Q. How many crowdsourcers does it take to come up with a good web 2.0 startup name?
Seriously, who needs the crowd’s wisdom when you can automate it?
Kluster, a startup built on the premise that it can in fact be productive, and perhaps even lucrative, to crowd-source tasks recently introduced to the world a project called Knewsroom, which I subsequently wrote a brief review of, calling it an intriguing effort that would surely be interesting to watch as it built itself a niche for news delivery on the Web. Today, Kluster adds another item to its budding portfolio.

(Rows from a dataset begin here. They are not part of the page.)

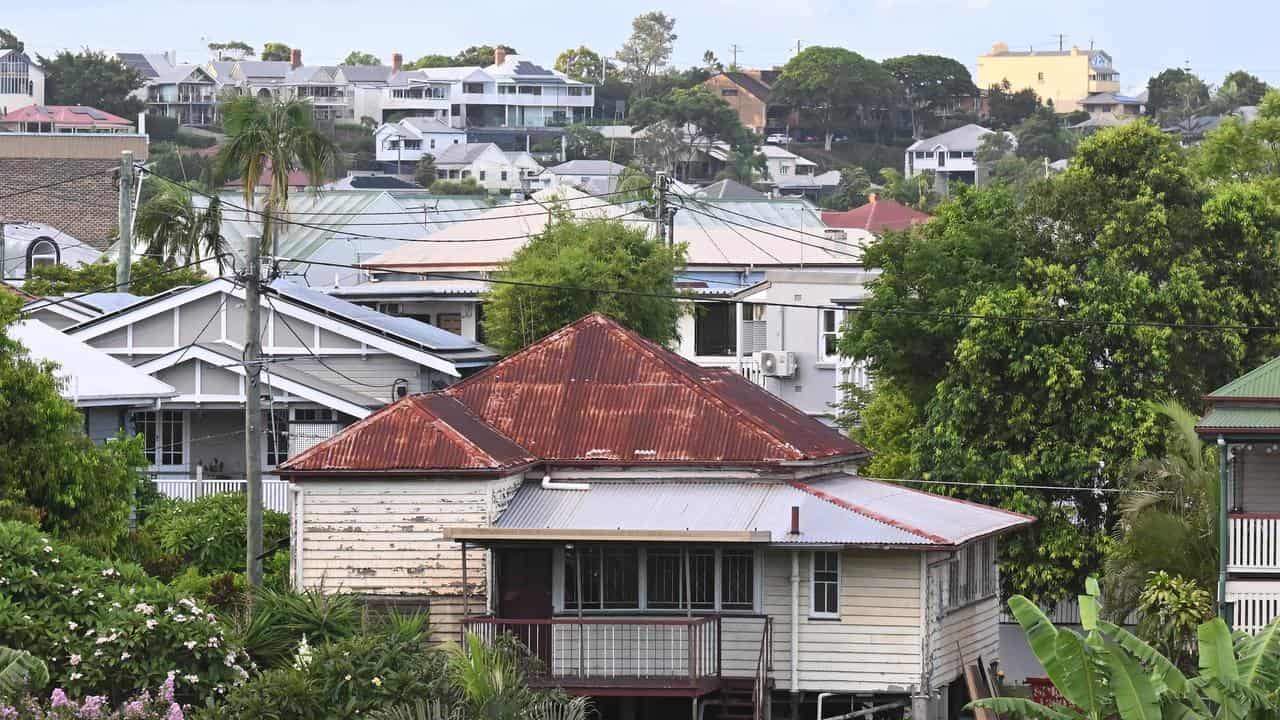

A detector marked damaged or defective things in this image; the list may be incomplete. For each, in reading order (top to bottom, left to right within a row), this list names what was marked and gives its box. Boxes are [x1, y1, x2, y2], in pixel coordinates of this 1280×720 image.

red rusted metal roof [280, 389, 535, 474]
rusty corrugated roof [280, 389, 535, 474]
rusty corrugated roof [281, 312, 870, 471]
red rusted metal roof [282, 311, 870, 474]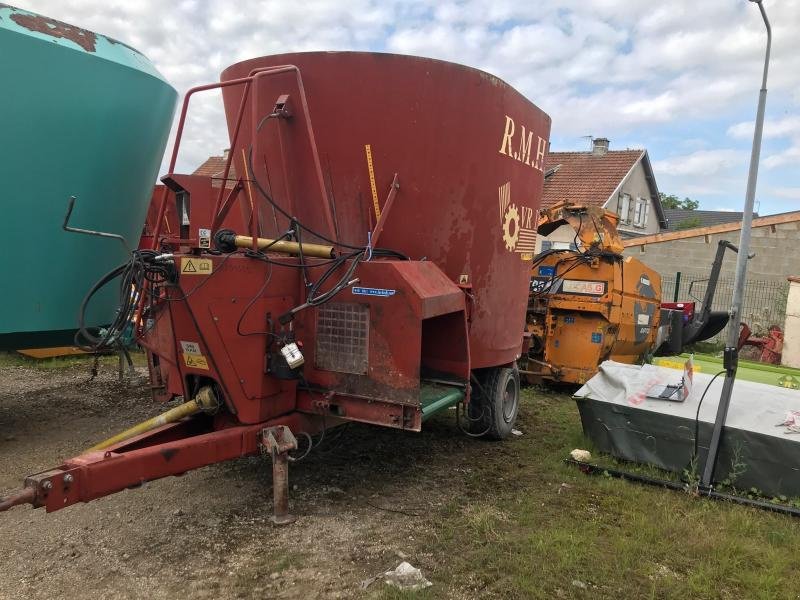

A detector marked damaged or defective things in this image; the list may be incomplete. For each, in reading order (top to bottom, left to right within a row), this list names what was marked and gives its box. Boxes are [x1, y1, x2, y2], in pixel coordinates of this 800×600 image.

rust stain on red paint [9, 11, 97, 52]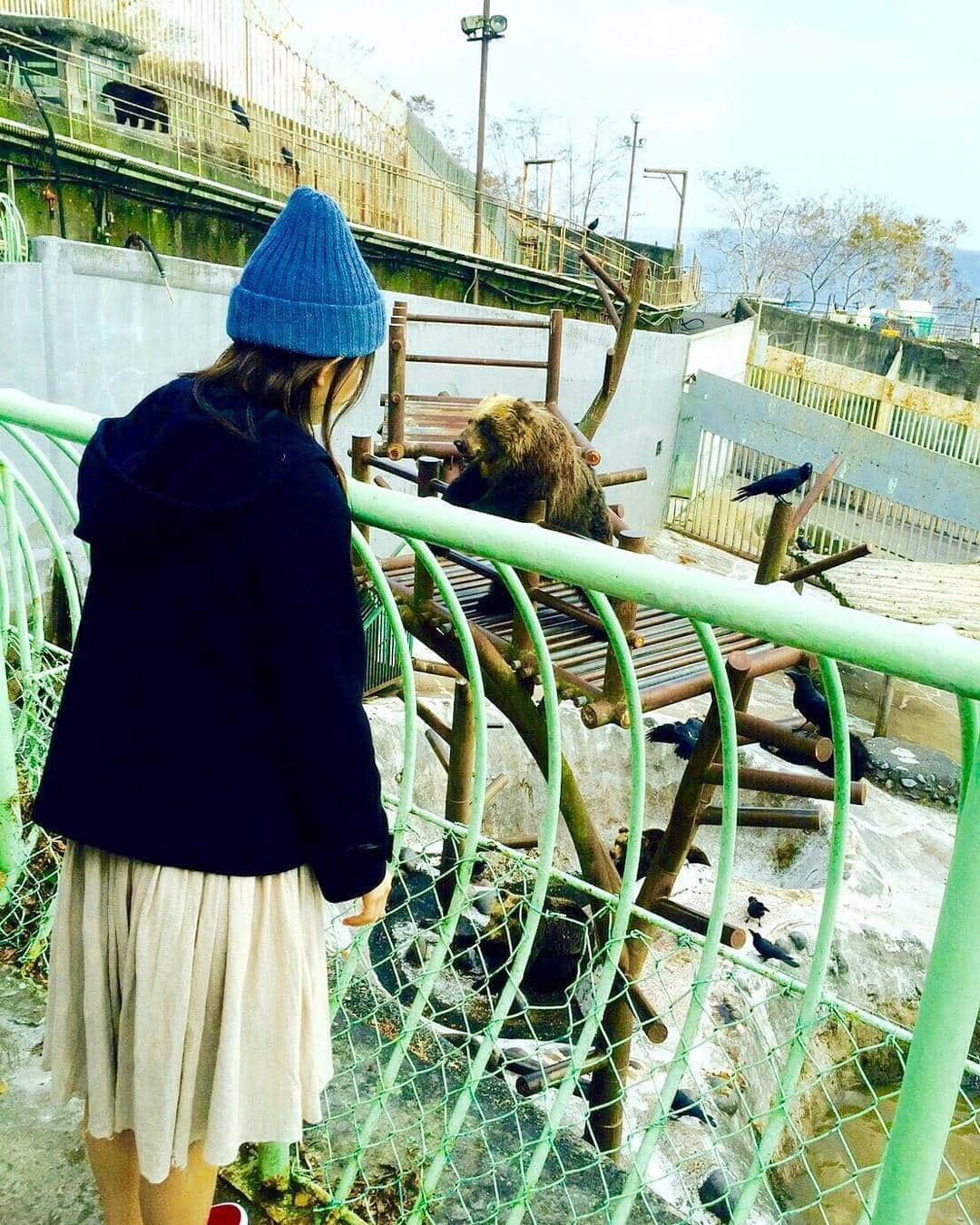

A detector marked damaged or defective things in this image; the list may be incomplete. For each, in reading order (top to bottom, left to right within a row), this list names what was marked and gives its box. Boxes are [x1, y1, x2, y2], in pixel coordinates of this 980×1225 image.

rusty metal post [384, 301, 407, 460]
rusty metal post [544, 306, 565, 407]
rusty metal post [441, 681, 477, 911]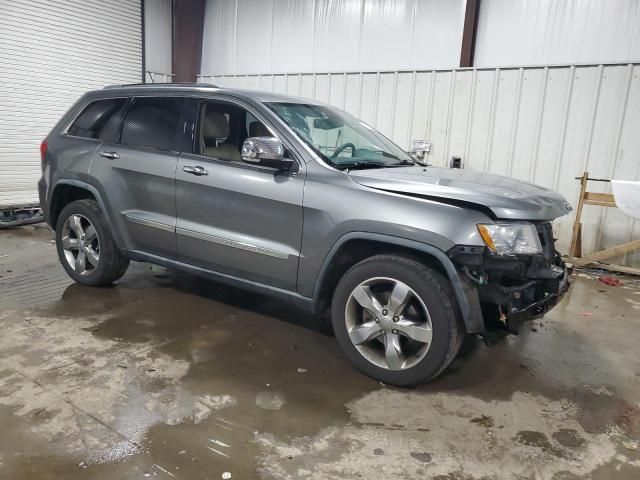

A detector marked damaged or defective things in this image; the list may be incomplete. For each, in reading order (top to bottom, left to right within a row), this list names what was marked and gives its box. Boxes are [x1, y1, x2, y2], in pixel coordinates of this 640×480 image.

It’s called NameThis, and it gives entrepreneurs the option to capitalize on the democratization of naming stuff. Not only entrepreneurs, even. Want a better name for your own private, or corporate social network? Maybe your robot? Anything, really. NameThis is there to make the process easy. If you’re willing to offer up $99, Kluster will present your concept or idea to the collective brain power that fuels NameThis. If you’re coming up empty when you’re ready to stamp out a brand or commission a big banner for your new shop, the folks tossing out names at NameThis can be a major help, and probably well worth the fee. (After all, marketing firms require massively larger deposits than what NameThis requests.)
When all is said and done, the system working behind the scenes will work some numbers and determine three winners; first- , second- , and third-place finishers. After Kluster takes its $20 cut, the parties responsible for the chosen names are each given $40, $16, and $8, respectively, with $10, $4, and $2 to be share amongst “influencers,” or those members who help promote the successful few to the top.